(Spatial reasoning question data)
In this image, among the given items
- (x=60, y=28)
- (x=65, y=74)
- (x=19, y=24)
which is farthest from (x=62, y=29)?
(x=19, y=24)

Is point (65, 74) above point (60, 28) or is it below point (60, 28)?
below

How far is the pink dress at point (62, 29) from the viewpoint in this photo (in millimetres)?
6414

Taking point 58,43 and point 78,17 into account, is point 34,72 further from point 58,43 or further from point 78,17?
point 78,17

* * *

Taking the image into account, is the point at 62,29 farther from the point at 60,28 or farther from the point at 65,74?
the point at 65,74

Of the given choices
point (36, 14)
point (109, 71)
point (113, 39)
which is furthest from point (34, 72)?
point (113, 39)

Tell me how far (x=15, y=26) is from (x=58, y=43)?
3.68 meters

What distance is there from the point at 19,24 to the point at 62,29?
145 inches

▸ Written request
Count the lines above that contain the string "below", treating uppercase and lowercase as different, and reply with the number alone.

▸ Exercise result
2